A “millionaire’s tax” could significantly impact decision-making by discouraging new ventures and creating uncertainty for existing businesses. It distorts incentives for investing in businesses and punishes success. When business owners are deciding whether to expand or invest in Illinois, they cannot ignore the lure of other states offering lower taxes and greater stability.
The proposal introduces other forms of taxation that could disproportionately affect small businesses. A 2020 analysis highlighted how progressive income taxes could increase small business taxes to over 50.3%, putting undue pressure on these key job creators.
Small businesses, which often operate as pass-through entities, would see their owners’ incomes taxed at higher rates, significantly reducing profitability and stifling growth. This could result in fewer small businesses surviving, further shrinking the tax base and undermining Illinois’ long-term economic stability. Small businesses have long been Illinois’ most fertile source of jobs.

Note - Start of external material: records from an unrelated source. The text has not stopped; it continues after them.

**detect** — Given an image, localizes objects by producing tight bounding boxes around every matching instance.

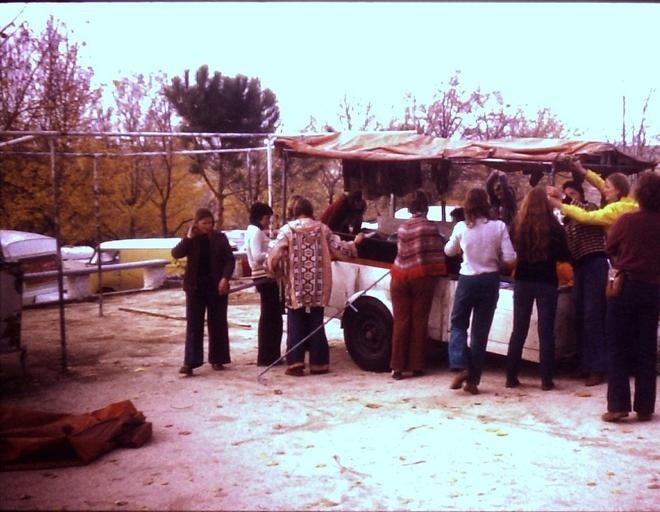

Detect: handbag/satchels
[606,268,623,297]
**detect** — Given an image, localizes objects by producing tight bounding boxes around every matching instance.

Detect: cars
[58,244,96,290]
[219,230,247,253]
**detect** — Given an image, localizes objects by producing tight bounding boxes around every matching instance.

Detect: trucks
[87,236,188,300]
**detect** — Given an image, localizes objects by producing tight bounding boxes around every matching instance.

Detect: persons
[390,193,447,379]
[245,191,368,377]
[171,208,235,374]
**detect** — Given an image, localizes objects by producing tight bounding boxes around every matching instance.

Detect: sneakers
[542,382,554,391]
[285,368,304,376]
[586,374,602,386]
[212,363,224,371]
[506,378,520,387]
[450,369,478,394]
[603,410,629,421]
[391,372,401,380]
[180,366,192,375]
[412,370,425,376]
[637,412,652,421]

Only pension reform creates property tax relief
Property taxes are skyrocketing in Illinois because they are the primary funding source for the state’s ever-growing government pension liabilities. Over the years, public pensions have grown a $140 billion gap between what the state has and what it will eventually need from taxpayers to meet pension obligations. As these liabilities continue to grow, the pressure on property taxes increases. In the past five years alone, the average Illinois property tax bill has risen by $756, with some homeowners facing hikes of over $1,200.
Instead of addressing the underlying issue – the need for public pension reform – state lawmakers seem focused on finding temporary solutions to ease the property tax burden, such as this millionaire tax. But it only creates one tax to cover another and it is inefficient, falling billions short of providing significant property tax relief.

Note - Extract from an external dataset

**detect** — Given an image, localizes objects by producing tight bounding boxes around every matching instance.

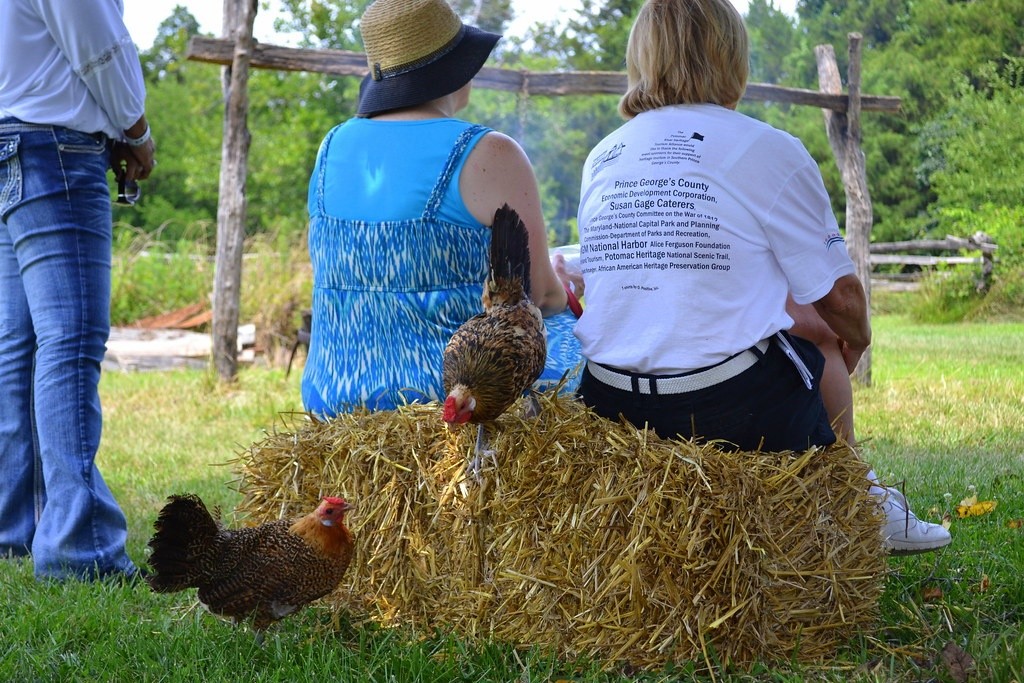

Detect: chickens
[142,491,354,645]
[443,202,545,479]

A recent study found the tax would raise between $2.3 billion and $3 billion annually, less than the projected $4.5 billion proponents claimed. More critically, it is well below the $6 billion to $9 billion needed to provide meaningful property tax relief.
As noted in the study, even the maximum revenue it could generate would barely budge the state’s pension crisis. That means continued tax increases as the pension crisis deepens with no plan to fix the real problem.
Illinois needs to amend its constitution so it can curb the ballooning public pension deficit. Asking voters about a “millionaire tax” is just a distraction so they can continue avoiding a pension fix, and a dangerous idea because it could hurt small businesses and drive out the very people lawmakers hope will be paying more in taxes.